## [TEXTO APRESENTADO]
Para
Pascal Hakizimana e sua família, "raízes" é uma palavra vazia de
significado. Embora tenha vivido em quatro países diferentes, ele nunca teve
uma pátria para chamar de sua. Refugiado desde os quatro anos de idade e
apátrida durante toda a vida, ele agora sonha alcançar a plena cidadania no
Brasil.
O longo caminho que trouxe Pascal ao Rio de Janeiro, acompanhado
da esposa e dos dois filhos, todos apátridas, começou ainda na década de 1970.
Nascido no Burundi em 1968, ele teve que fugir com a mãe, sem documentos, para
o então Zaire (atual República Democrática do Congo) por causa do genocídio
praticado pela minoria tutsi contra a maioria hutu em 1972.
Lá cresceu e estudou em um campo de refugiados até se mudar para
Ruanda, em 1986, em busca do sonho de se tornar professor primário. Em 1994,
sem nunca ter conseguido trabalhar em uma sala de aula, Pascal presenciou um
novo genocídio, desta vez dos hutus contra os tutsis. Ao lado da esposa e da
filha, voltou para o antigo Zaire, fugindo dos ataques que vitimaram cerca de
800 mil pessoas no território ruandês em apenas 100 dias.
O sofrimento, porém, estava longe de terminar. Quatro anos
depois, a guerra civil eclodiu no país, rebatizado de República Democrática do
Congo. Pascal, agora com dois filhos pequenos, teve que fugir mais uma vez,
atravessando a fronteira com a Zâmbia para depois chegar à Namíbia. Vivendo
novamente em um campo de refugiados com a família, ele continuou enfrentando
dificuldades e, após 16 anos, se viu obrigado a empreender uma quinta viagem,
dessa vez rumo ao Brasil.
"Desde que chegamos à Namíbia, nunca tivemos melhoria de
vida", conta. "Lá não havia futuro para mim e para meus filhos, que
terminaram a escola, mas não podiam trabalhar, porque o país não dava
documentos para os refugiados. Então, decidi começar tudo de novo em outro
lugar."
Pascal e sua família chegaram ao Brasil em setembro de 2014, ano
em que se celebram os 60 anos da Convenção de 1954 sobre o Estatuto dos
Apátridas, primeiro acordo firmado na ONU para proteger pessoas que não têm
nenhuma nacionalidade.
No último dia 4 de novembro, o Alto Comissariado das Nações
Unidas para Refugiados (ACNUR) lançou a campanha global "Eu
pertenço", que tem como meta acabar com a apatridia nos próximos dez anos.

## [CONJUNTO DE TAREFAS]
A. Atualize o trecho do texto sobre Pascal Hakizimana que começa nas palavras "Lá cresceu e" e termina após "apenas 100 dias.", trocando "professor primário" por "professor de história".
B. Segundo o texto sobre Pascal Hakizimana, em que ano ele nasceu?
C. Passe para o inglês esta frase do texto sobre Pascal Hakizimana: "O sofrimento, porém, estava longe de terminar."
A listagem provém de uma fonte diferente.

## [LISTAGEM]
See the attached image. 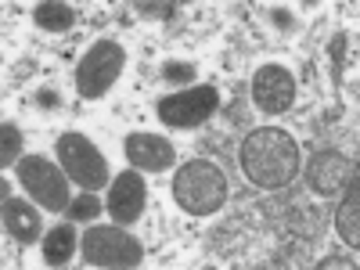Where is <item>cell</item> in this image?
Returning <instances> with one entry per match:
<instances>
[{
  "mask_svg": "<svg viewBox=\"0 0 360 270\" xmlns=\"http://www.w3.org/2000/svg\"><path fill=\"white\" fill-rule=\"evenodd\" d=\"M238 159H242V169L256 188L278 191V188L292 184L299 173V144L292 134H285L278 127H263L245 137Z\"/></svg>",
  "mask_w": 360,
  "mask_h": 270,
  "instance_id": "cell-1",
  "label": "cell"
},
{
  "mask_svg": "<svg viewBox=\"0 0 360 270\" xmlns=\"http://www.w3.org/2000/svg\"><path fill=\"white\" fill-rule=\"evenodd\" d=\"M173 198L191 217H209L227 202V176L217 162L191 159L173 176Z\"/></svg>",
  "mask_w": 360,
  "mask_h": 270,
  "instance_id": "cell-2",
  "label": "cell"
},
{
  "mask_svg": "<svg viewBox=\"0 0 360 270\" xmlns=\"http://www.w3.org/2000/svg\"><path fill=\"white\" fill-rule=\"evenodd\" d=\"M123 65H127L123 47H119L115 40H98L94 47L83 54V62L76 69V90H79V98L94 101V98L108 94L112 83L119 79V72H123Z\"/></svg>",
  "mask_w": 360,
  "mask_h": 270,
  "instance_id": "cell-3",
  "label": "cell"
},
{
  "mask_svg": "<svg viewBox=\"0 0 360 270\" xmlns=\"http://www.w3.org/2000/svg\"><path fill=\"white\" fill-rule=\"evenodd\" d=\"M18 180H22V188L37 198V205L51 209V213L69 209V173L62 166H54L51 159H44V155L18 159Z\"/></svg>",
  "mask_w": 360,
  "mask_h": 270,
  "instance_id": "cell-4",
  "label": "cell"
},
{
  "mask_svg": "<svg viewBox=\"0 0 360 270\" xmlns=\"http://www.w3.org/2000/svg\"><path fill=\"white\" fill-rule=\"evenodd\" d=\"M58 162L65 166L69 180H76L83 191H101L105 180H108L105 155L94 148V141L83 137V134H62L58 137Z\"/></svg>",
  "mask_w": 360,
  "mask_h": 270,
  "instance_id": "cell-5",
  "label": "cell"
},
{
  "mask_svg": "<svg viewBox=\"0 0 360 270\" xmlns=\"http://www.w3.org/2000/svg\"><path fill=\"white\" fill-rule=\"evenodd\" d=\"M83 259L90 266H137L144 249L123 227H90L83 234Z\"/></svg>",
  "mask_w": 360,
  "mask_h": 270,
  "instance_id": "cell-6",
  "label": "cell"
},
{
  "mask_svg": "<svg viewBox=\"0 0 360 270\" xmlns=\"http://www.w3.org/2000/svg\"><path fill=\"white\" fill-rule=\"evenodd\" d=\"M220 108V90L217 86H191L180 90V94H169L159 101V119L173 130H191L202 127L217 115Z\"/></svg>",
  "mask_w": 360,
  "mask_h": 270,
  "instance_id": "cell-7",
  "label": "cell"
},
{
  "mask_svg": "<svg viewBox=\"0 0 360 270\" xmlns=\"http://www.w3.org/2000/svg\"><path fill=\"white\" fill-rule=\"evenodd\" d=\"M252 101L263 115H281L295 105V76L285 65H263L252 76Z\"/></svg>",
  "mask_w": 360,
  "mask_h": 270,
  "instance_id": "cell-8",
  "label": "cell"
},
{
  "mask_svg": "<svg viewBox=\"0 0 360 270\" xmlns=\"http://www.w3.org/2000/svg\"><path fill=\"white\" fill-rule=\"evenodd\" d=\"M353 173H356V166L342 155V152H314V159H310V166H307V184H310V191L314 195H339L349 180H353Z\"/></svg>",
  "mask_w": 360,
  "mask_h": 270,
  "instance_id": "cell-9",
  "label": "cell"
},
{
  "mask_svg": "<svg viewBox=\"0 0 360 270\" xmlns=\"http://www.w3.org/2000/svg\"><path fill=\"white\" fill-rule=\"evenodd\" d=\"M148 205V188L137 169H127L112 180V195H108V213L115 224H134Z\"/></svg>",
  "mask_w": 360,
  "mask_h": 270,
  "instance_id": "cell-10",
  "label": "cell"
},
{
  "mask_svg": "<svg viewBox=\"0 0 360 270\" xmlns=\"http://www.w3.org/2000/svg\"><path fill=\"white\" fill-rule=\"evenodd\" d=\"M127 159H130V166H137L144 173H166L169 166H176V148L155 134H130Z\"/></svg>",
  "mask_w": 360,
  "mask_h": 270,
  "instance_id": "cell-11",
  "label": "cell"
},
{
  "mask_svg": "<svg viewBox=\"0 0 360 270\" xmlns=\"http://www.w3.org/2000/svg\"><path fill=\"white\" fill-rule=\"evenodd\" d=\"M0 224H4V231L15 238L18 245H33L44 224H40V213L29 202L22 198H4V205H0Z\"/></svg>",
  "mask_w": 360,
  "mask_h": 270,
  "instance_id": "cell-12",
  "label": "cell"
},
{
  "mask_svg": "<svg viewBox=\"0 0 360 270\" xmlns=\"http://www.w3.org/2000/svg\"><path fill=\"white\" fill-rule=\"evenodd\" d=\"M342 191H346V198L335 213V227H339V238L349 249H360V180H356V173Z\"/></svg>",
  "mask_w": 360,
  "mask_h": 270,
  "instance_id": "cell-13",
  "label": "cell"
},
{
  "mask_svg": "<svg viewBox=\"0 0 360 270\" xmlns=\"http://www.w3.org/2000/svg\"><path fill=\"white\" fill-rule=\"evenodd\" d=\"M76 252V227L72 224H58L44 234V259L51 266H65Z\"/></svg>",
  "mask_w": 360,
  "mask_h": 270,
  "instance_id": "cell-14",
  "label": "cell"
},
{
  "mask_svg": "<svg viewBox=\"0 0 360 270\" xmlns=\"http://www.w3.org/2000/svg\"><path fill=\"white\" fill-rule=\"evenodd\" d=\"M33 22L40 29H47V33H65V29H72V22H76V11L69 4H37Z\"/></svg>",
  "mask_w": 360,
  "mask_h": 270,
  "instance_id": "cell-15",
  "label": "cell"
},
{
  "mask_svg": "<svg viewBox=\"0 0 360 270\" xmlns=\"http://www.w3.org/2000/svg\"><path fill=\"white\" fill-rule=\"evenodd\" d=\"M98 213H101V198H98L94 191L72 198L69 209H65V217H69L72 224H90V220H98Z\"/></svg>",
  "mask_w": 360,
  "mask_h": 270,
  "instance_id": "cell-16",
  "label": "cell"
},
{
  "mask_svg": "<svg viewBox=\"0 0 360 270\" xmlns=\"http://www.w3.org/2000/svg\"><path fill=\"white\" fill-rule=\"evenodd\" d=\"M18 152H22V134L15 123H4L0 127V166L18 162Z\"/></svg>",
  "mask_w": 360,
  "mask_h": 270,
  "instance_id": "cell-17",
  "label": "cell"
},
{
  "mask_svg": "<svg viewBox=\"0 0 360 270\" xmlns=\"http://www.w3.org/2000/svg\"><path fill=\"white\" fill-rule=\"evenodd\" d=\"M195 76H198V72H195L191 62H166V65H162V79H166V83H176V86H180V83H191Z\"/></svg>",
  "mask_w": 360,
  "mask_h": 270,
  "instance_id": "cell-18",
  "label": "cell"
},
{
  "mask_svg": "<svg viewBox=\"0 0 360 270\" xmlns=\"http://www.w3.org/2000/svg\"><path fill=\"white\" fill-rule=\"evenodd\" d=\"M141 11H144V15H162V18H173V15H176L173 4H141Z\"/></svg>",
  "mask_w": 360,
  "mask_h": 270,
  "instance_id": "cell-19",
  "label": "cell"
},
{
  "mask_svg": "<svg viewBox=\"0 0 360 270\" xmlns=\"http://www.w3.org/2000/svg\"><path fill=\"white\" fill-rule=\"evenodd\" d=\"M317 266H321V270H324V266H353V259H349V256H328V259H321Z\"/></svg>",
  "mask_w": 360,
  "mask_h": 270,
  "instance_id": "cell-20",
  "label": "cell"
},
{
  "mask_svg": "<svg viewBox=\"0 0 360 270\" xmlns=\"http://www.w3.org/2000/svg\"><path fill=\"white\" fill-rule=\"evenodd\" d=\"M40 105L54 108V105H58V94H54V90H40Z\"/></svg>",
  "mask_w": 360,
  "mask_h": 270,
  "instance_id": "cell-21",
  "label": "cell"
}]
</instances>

==

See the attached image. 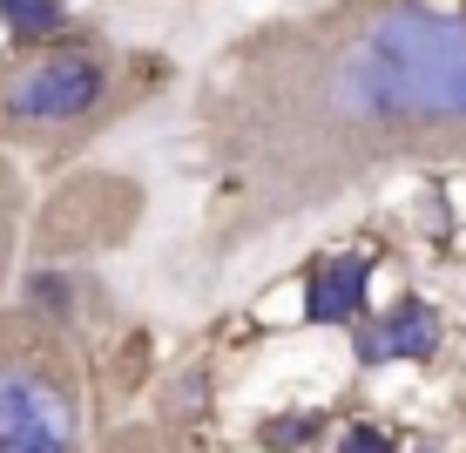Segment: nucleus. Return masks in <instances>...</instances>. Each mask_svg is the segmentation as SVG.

## [RESPOSTAS POR TAREFA]
A.
Lá cresceu e estudou em um campo de refugiados até se mudar para
Ruanda, em 1986, em busca do sonho de se tornar professor de história. Em 1994,
sem nunca ter conseguido trabalhar em uma sala de aula, Pascal presenciou um
novo genocídio, desta vez dos hutus contra os tutsis. Ao lado da esposa e da
filha, voltou para o antigo Zaire, fugindo dos ataques que vitimaram cerca de
800 mil pessoas no território ruandês em apenas 100 dias.

B. Em 1968.

C. The suffering, however, was far from over.